Subject: proposal: stateful (SI/SO) encoding - single xml mapping file

Subject: proposal for charset xml: iso-2022

Thanks,

markus

================================================================================

Subject: proposal for charset xml: subchar1

Date: Thu, 26 Apr 2001 15:12:24 -0700

Dear fellow charset mappers,

I would like to propose additional attributes and elements for the charset XML format to support an "interesting" feature in IBM conversion tables:

IBM mapping tables for multibyte codepages define an additional, alternate codepage substitution character which is always a single-byte code. In this case, the regular substitution character is always a double-byte code.

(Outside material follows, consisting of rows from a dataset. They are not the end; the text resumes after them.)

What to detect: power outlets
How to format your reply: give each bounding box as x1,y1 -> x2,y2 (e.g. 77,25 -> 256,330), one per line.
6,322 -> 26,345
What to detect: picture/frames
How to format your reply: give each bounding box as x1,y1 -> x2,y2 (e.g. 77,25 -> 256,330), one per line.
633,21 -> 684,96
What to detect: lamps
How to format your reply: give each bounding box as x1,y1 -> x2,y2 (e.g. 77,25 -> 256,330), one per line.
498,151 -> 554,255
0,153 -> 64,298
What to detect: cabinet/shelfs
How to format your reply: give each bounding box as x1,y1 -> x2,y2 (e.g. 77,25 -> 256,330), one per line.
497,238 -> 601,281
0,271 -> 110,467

These mapping tables then also list in the mapping section which unassigned code points should map to this alternate subchar1 instead of to the regular subchar.

This is not used in IBM mapping tables for single-byte codepages.

** Proposal:

1. To add an optional attribute "sub1" to the <assignments> element.

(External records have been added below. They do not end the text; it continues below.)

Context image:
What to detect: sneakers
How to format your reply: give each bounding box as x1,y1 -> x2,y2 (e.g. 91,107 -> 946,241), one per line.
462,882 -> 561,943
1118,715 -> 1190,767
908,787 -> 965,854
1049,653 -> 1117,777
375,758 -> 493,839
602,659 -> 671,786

2. To add an additional element <sub1> as a sub-element for <assignments>.

The <sub1> element should have "u", "c", and "v" attributes like <fub>.

In DTD:

<!ELEMENT assignments (a*, fub*, fbu*, sub1*, range*)>

<!ATTLIST assignments

sub NMTOKENS "1A"

sub1 NMTOKEN #IMPLIED

<!ELEMENT sub1 EMPTY>

<!ATTLIST sub1

u NMTOKENS #REQUIRED

c CDATA #IMPLIED

v CDATA #IMPLIED

** Usage of subchar1 in IBM mapping tables and converters:

The idea is, I think, that characters are "wide" or "narrow". In legacy codepages, this is identified with the codes being single-byte or double-byte codes.

In mappings between two legacy codepages:

When a wide (double-byte) character is unassigned, it results in a double-byte subchar. When a narrow (single-byte) character is unassigned, it results in a single-byte subchar1.

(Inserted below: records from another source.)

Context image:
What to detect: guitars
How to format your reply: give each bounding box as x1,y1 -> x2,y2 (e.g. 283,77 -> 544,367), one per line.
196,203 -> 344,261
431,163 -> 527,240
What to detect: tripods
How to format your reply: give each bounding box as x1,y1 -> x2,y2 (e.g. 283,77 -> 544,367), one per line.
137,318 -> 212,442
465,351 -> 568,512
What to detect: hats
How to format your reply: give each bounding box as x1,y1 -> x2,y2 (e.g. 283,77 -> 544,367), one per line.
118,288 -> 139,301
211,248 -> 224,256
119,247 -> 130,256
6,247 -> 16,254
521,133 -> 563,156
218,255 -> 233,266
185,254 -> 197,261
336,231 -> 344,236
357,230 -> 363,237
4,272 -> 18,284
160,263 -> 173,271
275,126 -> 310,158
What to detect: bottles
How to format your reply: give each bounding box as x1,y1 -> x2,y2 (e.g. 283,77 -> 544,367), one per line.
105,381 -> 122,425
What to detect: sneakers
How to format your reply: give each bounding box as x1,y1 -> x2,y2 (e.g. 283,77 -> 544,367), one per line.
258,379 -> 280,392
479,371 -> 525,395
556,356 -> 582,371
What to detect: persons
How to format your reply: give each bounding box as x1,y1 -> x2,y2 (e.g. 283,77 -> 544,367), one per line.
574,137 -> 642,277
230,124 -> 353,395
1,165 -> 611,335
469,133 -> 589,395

This is emulated in Unicode<->codepage mapping tables by

- declaring the additional subchar1, and by

- adding one-way mappings from Unicode to the codepage-subchar1

where desired for "narrow" characters;

also by

- using U+001a as a "Unicode subchar1"

Typically, all unassigned Latin-1 characters (Unicode<=U+00ff) have subchar1 mappings, but also some other code points do.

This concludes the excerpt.